Back to verses, 28 to 33, and here Jesus gives just two illustrations. We don’t have time to work through it in detail, verses 28 to 30 are about building. You get half way through a loft extension or building a great big skyscraper in the city of London, but if you have not got the money to put the roof on, and there is a snow storm on its way- that is not cool at all! Or verses 31 to 32 are about war time, you don’t get into a battle if you haven’t worked out your strategy first. Can we go all out for victory? Do we go the diplomacy route? In those instances you plan first and you count the cost. And the summary verse is there in verse 33, “Therefore any one of you who does not renounce all that he has cannot be my disciple.” Being a lifelong follower of Jesus is like the builder who gives up his money, he is like the king who gives up his planning, and he is like the professional sportsman spending hour after hour of brutal training, early mornings in the dark, in the wet, the cold. It means giving up the plans and dreams, the schemes, your money, your all for the sake of Christ, handing it over to Jesus and allowing his perfect and loving agenda and priority to take control. For Jesus must be followed completely.

Let’s try and wrap things up. It has been a very strange sales pitch from Jesus hasn’t it? ‘Rollup! Roll up! Come and die with me!’ Why is he saying it? Can’t he settle for more like Twitter, ‘Yes I’ll click ‘Follow Jesus’, I’ll follow him like I’ll follow anyone else.’ Why does he have to be so demanding? I think the answer is because he wants to save us. He knows that naturally the good things around us that we love, be that work or family or relationships or sex or money (which are all good things given to us by God) but when any of them becomes our first love, our supreme love, we are looking for them for salvation, but they enslave us.
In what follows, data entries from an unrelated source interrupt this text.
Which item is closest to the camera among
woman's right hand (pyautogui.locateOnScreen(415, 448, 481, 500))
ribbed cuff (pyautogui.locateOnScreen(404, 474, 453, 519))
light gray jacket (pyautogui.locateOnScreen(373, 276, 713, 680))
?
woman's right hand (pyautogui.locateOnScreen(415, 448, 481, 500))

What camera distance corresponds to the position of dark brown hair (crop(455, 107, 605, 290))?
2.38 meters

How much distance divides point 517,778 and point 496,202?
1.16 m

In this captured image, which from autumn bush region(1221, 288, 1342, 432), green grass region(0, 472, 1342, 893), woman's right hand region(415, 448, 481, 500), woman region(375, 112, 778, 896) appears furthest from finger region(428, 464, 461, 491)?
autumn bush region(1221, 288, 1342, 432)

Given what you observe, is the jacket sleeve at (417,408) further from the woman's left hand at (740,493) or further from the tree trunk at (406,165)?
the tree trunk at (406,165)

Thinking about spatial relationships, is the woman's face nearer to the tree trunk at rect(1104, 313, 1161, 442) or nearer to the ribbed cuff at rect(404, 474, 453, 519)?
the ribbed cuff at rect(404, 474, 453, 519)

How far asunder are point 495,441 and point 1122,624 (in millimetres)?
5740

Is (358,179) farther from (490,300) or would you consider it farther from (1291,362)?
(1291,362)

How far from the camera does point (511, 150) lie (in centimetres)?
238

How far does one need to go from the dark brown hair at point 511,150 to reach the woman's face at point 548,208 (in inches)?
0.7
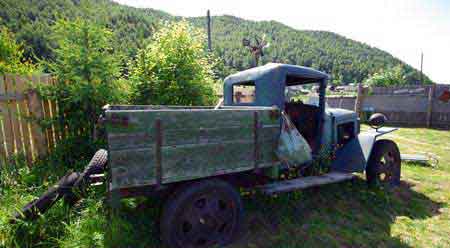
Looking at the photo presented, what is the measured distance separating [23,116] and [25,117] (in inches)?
1.2

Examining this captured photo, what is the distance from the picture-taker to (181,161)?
207cm

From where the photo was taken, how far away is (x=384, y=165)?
3.85 meters

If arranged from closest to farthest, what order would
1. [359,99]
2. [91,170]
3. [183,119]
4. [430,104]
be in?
[183,119] → [91,170] → [430,104] → [359,99]

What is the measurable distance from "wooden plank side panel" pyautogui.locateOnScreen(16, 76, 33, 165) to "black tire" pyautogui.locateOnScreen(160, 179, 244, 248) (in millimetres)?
3365

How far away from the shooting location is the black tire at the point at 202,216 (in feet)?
6.92

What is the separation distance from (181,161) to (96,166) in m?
1.16

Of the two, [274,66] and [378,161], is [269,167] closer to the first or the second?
[274,66]

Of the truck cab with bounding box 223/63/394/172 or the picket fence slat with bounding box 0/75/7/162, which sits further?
the picket fence slat with bounding box 0/75/7/162

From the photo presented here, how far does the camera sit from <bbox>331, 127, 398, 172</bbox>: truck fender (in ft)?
11.5

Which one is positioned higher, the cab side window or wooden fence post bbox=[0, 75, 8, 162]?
the cab side window

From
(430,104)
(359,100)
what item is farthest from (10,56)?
(430,104)

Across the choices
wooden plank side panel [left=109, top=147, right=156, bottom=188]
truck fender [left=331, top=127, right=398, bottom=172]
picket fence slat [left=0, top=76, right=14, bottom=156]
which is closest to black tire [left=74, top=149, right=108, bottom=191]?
wooden plank side panel [left=109, top=147, right=156, bottom=188]

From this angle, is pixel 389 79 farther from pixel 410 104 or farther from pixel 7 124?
pixel 7 124

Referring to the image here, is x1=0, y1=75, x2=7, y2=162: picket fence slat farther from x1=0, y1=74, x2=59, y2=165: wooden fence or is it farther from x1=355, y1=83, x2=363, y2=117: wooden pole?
x1=355, y1=83, x2=363, y2=117: wooden pole
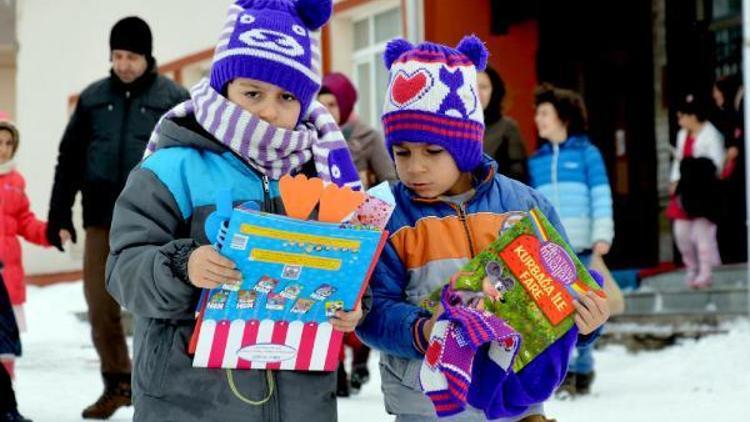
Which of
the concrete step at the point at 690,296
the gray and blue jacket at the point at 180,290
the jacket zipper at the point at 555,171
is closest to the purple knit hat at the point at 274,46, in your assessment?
the gray and blue jacket at the point at 180,290

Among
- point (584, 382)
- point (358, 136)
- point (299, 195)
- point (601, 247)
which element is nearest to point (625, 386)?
point (584, 382)

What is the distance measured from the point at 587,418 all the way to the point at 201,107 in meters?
3.68

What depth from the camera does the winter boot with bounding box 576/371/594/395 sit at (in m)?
7.01

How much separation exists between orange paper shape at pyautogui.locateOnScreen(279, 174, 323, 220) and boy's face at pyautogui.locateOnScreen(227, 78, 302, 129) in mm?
295

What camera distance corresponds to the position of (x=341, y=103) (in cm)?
742

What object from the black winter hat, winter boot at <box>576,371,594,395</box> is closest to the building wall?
winter boot at <box>576,371,594,395</box>

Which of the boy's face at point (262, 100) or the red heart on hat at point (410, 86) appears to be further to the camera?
the red heart on hat at point (410, 86)

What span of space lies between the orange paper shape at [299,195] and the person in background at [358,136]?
426cm

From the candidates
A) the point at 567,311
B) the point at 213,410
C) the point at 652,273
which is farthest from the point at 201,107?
the point at 652,273

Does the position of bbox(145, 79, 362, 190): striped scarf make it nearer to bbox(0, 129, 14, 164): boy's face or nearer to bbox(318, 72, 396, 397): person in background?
bbox(318, 72, 396, 397): person in background

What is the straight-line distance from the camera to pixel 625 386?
7.46 m

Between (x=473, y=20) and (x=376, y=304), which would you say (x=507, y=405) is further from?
(x=473, y=20)

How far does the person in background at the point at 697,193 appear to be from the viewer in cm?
946

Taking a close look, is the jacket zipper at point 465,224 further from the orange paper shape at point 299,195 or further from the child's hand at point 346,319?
the orange paper shape at point 299,195
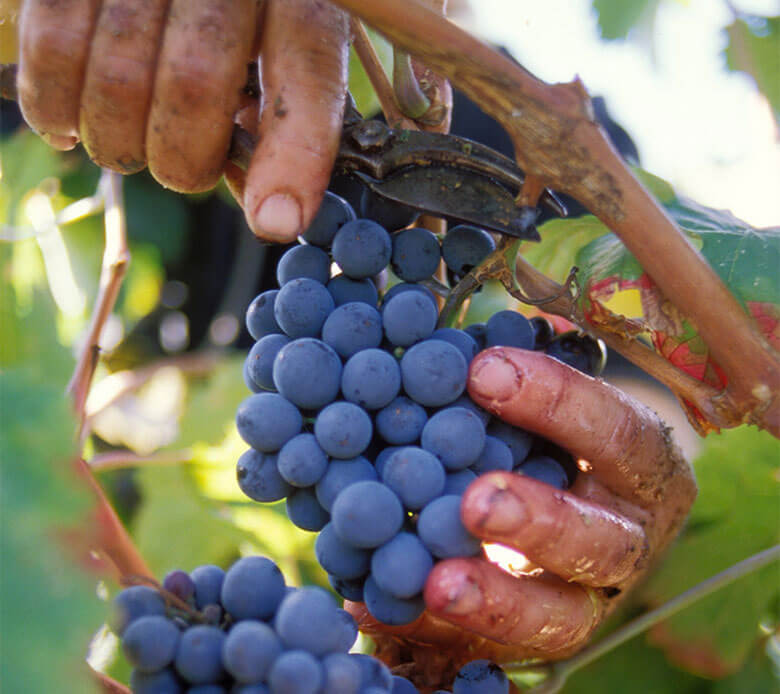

Chris Evert was one of the world’s best tennis players in the seventies and eighties. But she was petrified at facing retirement. She admitted, and I quote, ‘I had no idea who I was or what I could be away from tennis. I was depressed and afraid because so much of my life had been defined by my being a tennis champion. I was completely lost. Winning made me feel I was somebody. It made me feel pretty. It was like being hooked on a drug. I needed the wins, the applause, in order to have an identity.’ Tennis had become Chris Evert’s functional salvation. But it enslaved her. Maybe for you, you have to have to have the clothing, or the relationship, or the ‘Likes’ on your Facebook status, the followers on Twitter, the recognition, without them you are doomed. They have become your functional salvation. But they will enslave you yet. When Jesus calls us to follow him completely he says, ‘I am your salvation! I am your freedom!’

As the American writer Tim Keller says, ‘Jesus is the only God, who, if you get him, he will satisfy you. But if you fail him he will still forgive you.’ And necessarily taking hold of Jesus as No.1, will mean relinquishing our hold of a parent as our first love, or our child or our spouse, real or imaginary, or our girlfriend or our boyfriend, real or imaginary, or work or sport as Adam did, or music or anything else as No.1. It will mean ultimately letting go of yourself as No.1, in order to take hold of Jesus.

And friends the reason we want to do that, the reason we want to give up ourselves to follow Jesus completely, is because as we saw at the start Jesus is completely worth following. He loves us! He will never fail us. He will always, always forgive us, because supremely the one who calls us to give our all to him is the one who gave his all, who went to the cross, carried the cross – for us. So friends, can I urge you this evening to turn around and make Jesus your first love.